Insider trading wasn’t always illegal. It was only in 1961 that laws were introduced in the United States, cracking down on unfair financial dealings. Australia followed suit soon after.

Insider trading is notoriously difficult to identify and therefore prosecute. The first prosecution in Australia was in 1973, and between that first attempt and 2000, only 17% of insider trading cases were successful. Improved monitoring tools shifted the playing field. Between 2001 and 2013, success was enjoyed in 65% of cases, though only 3% of all convictions led to jail terms of more than 3 years – causing some to question whether the penalties are harsh enough to dissuade those who might be tempted.

In Australia the maximum penalty for this is ten years imprisonment and/or a $450,000 fine.

Hollywood loves Insider Trading

The original Wall St movie with Gordon Gekko and Bud Fox was all about insider trading. The famous line “Greed, for lack of a better word, is good”, flags Gekko’s win at all cost’s mindset, though more insightful is the line “I only bet on sure things”.

At one point the FBI even used the Gekko character for an insider trading campaign.

More recently, if you’ve watched the fantastic series Billions with Bobby Axelrod and his hedge fund Axe Capital, when Dollar Bill says “I’m not uncertain” you know we’re entering insider trading territory.

But what about insider trading in the real world?

One of the best-known local examples involved a former NAB foreign exchange trader who received confidential information from a friend who worked at the Australian Bureau of Statistics. Armed with this information the trader turned an initial $1,000 investment into almost $7million dollars. He shared $20,000 with his friend for the information. He was convicted and received 7 years in jail. His friend 3 years and 3 months.

In the US, Wall Street Journal columnist R. Foster Winans was convicted in 1985 of giving information to two stockbrokers about stocks he was planning to write about in the Heard on the Street column. They used the information to make about $690,000. Winans’ cut was $31,000. Winans was sentenced to 18 months in prison.

And you might recall the style guru Martha Stewart did a jail stint in 2004. Whilst she wasn’t convicted of insider trading, it was related to an insider trading case – she sold stock seemingly based on some bad regulatory news that wasn’t yet publicly available.

In 2010 one of the most successful hedge funds SAC Capital pleaded guilty to allowing insider trading for more than a decade – paying a $1.8billion fine. Several key traders at the firm were also convicted.

An interesting case went to the High Court in 2012. It involved a question of whether someone can be guilty of insider trading if the underlying information is in fact false. Here it seems a managing director indicated to an associate that his company’s profits would be far greater than the market expected. Armed with this tip, the associate and a friend bought shares heavily. The information from the managing director turned out to be false, but the High Court found that the associate and his friend were guilty of insider trading none-the-less.

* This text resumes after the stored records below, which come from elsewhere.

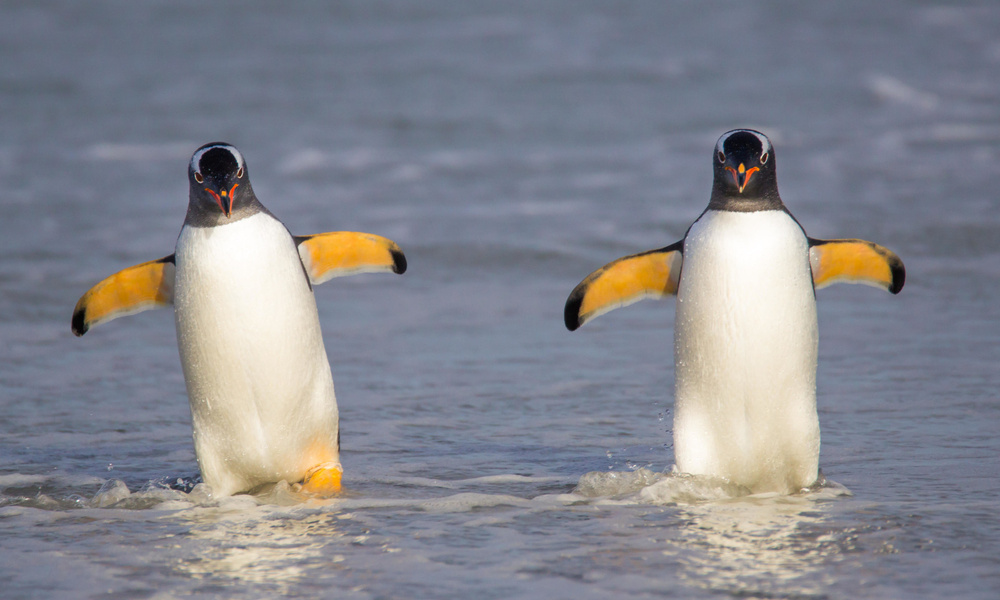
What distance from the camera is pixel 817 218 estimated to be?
953cm

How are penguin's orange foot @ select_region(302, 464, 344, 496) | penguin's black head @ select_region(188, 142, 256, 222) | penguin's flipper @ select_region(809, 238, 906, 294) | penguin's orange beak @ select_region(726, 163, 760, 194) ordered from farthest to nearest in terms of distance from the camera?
penguin's orange foot @ select_region(302, 464, 344, 496) < penguin's flipper @ select_region(809, 238, 906, 294) < penguin's black head @ select_region(188, 142, 256, 222) < penguin's orange beak @ select_region(726, 163, 760, 194)

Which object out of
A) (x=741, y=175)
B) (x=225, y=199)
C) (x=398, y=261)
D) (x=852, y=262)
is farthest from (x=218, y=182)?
(x=852, y=262)

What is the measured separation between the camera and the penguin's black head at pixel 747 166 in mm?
3387

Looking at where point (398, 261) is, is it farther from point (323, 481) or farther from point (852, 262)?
point (852, 262)

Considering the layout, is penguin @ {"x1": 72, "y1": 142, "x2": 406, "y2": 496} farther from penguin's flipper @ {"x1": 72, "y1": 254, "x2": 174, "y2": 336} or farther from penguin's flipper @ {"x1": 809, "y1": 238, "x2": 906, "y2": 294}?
penguin's flipper @ {"x1": 809, "y1": 238, "x2": 906, "y2": 294}

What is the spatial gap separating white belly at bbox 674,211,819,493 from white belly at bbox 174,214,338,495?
1152 mm

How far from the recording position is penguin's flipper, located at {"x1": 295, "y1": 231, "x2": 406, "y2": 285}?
150 inches

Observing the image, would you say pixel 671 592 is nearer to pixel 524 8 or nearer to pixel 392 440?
pixel 392 440

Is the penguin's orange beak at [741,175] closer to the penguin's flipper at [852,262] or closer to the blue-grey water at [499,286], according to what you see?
the penguin's flipper at [852,262]

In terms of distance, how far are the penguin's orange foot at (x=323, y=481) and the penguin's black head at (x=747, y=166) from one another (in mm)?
1485

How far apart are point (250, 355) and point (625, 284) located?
1166 millimetres

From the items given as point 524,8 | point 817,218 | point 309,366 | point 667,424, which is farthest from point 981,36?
point 309,366

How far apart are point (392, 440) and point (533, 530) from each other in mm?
1277

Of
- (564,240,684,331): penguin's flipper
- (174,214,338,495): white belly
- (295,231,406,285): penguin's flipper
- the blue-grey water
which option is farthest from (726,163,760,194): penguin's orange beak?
(174,214,338,495): white belly
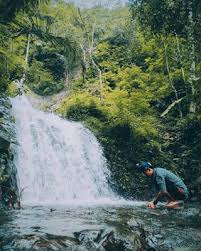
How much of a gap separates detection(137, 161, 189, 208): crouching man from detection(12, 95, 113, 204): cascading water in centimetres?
764

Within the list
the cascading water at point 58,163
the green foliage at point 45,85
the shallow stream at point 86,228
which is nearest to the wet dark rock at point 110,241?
the shallow stream at point 86,228

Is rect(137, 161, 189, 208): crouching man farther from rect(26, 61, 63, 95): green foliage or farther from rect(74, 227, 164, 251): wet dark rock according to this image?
rect(26, 61, 63, 95): green foliage

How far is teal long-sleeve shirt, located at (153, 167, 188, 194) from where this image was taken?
9352mm

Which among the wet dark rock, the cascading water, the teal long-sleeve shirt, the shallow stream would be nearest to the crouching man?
the teal long-sleeve shirt

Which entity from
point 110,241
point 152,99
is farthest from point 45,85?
point 110,241

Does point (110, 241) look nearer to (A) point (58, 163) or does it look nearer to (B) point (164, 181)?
(B) point (164, 181)

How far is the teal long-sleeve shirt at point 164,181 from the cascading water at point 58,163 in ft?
25.3

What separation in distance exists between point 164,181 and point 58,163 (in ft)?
35.7

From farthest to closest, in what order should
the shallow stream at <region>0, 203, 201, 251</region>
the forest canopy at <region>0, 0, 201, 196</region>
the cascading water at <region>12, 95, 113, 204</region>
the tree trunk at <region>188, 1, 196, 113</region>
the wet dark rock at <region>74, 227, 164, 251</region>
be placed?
the tree trunk at <region>188, 1, 196, 113</region>
the forest canopy at <region>0, 0, 201, 196</region>
the cascading water at <region>12, 95, 113, 204</region>
the wet dark rock at <region>74, 227, 164, 251</region>
the shallow stream at <region>0, 203, 201, 251</region>

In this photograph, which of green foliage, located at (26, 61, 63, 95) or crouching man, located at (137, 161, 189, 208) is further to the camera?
green foliage, located at (26, 61, 63, 95)

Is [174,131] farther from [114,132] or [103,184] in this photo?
[103,184]

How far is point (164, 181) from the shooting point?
9.44 metres

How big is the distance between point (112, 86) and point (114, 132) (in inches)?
329

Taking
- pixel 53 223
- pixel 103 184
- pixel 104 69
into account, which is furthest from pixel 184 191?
pixel 104 69
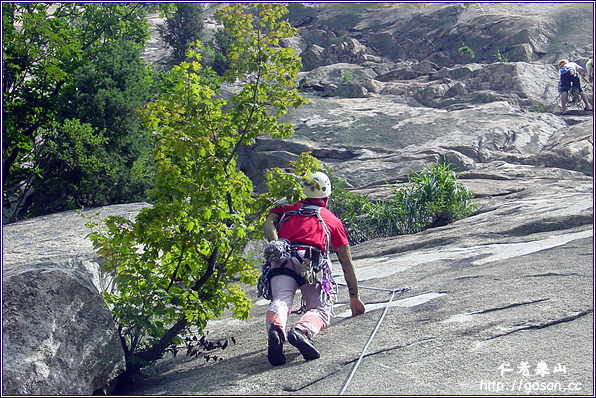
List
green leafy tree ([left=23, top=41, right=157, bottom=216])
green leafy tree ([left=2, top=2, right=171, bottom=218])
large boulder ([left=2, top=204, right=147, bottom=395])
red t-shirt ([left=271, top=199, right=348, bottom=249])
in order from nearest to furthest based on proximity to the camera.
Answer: large boulder ([left=2, top=204, right=147, bottom=395])
red t-shirt ([left=271, top=199, right=348, bottom=249])
green leafy tree ([left=23, top=41, right=157, bottom=216])
green leafy tree ([left=2, top=2, right=171, bottom=218])

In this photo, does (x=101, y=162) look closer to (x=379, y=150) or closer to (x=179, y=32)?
(x=379, y=150)

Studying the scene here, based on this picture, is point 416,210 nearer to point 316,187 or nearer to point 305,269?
point 316,187

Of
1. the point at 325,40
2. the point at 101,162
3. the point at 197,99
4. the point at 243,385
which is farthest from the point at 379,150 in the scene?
the point at 325,40

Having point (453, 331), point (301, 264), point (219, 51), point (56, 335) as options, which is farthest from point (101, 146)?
point (219, 51)

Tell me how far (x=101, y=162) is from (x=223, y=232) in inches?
263

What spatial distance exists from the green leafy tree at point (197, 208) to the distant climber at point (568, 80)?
1148 centimetres

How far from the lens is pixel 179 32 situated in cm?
2473

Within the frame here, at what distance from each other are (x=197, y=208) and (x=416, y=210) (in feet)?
20.4

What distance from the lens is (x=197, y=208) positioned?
4.88 m

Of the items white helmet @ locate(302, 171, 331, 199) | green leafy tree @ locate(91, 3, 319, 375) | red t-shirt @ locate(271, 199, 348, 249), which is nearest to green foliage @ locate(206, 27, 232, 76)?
green leafy tree @ locate(91, 3, 319, 375)

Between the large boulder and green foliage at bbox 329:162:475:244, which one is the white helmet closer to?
the large boulder

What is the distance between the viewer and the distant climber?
15.2 m

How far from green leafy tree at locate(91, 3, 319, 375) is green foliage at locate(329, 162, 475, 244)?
5.13 m

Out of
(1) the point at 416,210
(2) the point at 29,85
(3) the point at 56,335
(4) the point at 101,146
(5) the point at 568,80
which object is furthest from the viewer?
(5) the point at 568,80
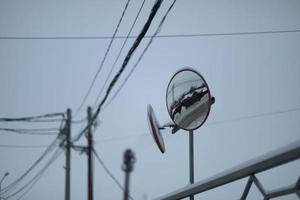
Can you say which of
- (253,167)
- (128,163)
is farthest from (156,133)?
(128,163)

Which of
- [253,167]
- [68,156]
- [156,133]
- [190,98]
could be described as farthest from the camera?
[68,156]

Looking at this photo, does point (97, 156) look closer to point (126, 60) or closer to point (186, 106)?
point (126, 60)

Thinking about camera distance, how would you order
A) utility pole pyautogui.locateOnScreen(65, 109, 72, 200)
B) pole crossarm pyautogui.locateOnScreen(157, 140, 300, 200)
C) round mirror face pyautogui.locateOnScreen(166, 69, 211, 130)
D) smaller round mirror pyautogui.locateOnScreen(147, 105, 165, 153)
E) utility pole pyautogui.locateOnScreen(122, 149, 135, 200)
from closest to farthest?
pole crossarm pyautogui.locateOnScreen(157, 140, 300, 200)
round mirror face pyautogui.locateOnScreen(166, 69, 211, 130)
smaller round mirror pyautogui.locateOnScreen(147, 105, 165, 153)
utility pole pyautogui.locateOnScreen(122, 149, 135, 200)
utility pole pyautogui.locateOnScreen(65, 109, 72, 200)

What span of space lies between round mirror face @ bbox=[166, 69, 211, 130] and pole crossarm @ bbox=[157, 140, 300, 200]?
94 centimetres

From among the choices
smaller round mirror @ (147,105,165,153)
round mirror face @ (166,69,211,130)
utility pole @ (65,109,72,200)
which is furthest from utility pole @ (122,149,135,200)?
utility pole @ (65,109,72,200)

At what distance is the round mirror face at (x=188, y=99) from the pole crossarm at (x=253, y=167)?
94 cm

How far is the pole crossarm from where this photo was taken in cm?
160

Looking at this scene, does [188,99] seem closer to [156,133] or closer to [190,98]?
[190,98]

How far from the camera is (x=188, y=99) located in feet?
11.5

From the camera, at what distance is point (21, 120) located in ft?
48.8

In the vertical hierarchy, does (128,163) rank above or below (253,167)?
above

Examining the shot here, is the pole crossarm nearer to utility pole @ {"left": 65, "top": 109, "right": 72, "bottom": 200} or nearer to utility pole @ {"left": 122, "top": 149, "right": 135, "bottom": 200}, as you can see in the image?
utility pole @ {"left": 122, "top": 149, "right": 135, "bottom": 200}

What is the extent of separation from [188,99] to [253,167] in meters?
1.65

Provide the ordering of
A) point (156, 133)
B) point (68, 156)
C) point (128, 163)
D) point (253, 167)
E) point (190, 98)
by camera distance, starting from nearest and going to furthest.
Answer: point (253, 167), point (190, 98), point (156, 133), point (128, 163), point (68, 156)
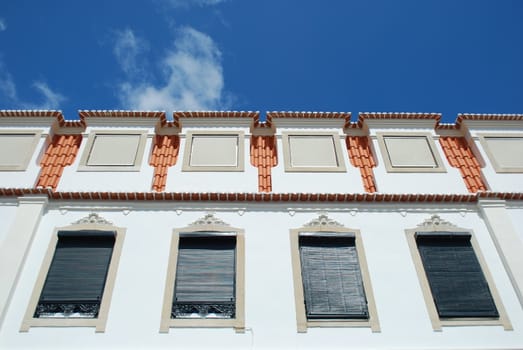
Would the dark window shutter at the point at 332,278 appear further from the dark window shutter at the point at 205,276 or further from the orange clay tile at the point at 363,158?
the orange clay tile at the point at 363,158

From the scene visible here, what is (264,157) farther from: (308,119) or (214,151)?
(308,119)

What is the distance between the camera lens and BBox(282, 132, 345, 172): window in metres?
10.8

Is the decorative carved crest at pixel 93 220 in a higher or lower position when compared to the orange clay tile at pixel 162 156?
lower

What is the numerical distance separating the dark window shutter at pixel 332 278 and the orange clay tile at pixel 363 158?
179 centimetres

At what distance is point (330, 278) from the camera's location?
8781mm

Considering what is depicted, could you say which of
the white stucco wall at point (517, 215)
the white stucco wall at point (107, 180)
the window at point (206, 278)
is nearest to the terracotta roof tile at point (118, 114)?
the white stucco wall at point (107, 180)

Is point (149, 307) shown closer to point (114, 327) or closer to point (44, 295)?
point (114, 327)

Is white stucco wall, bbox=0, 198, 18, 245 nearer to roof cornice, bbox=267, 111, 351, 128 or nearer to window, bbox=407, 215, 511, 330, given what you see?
roof cornice, bbox=267, 111, 351, 128

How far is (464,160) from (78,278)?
29.4 feet

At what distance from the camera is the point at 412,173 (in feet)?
35.2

Insider trading is not a victimless crime. In any trade, there is always someone else on the other side of the transaction. When one person gains from trading with inside information, someone else misses out on profits they would have enjoyed had they been aware of that information.

Insider trading is also nothing new. Way back in 1929, the head of Chase National Bank, Albert Wiggin, shorted 40,000 shares in his own company, making $4million as the market crashed. He broke no laws at the time. However public outcry resulted in him forgoing his $100,000 per year retirement pension.

We’ll probably never know if we’re the victims of insider trading. But the very fact we have regulators monitoring for this activity, and gaining the odd conviction, is a positive for us all. It provides an even playing field for all investors and is a reason to invest in well-regulated markets.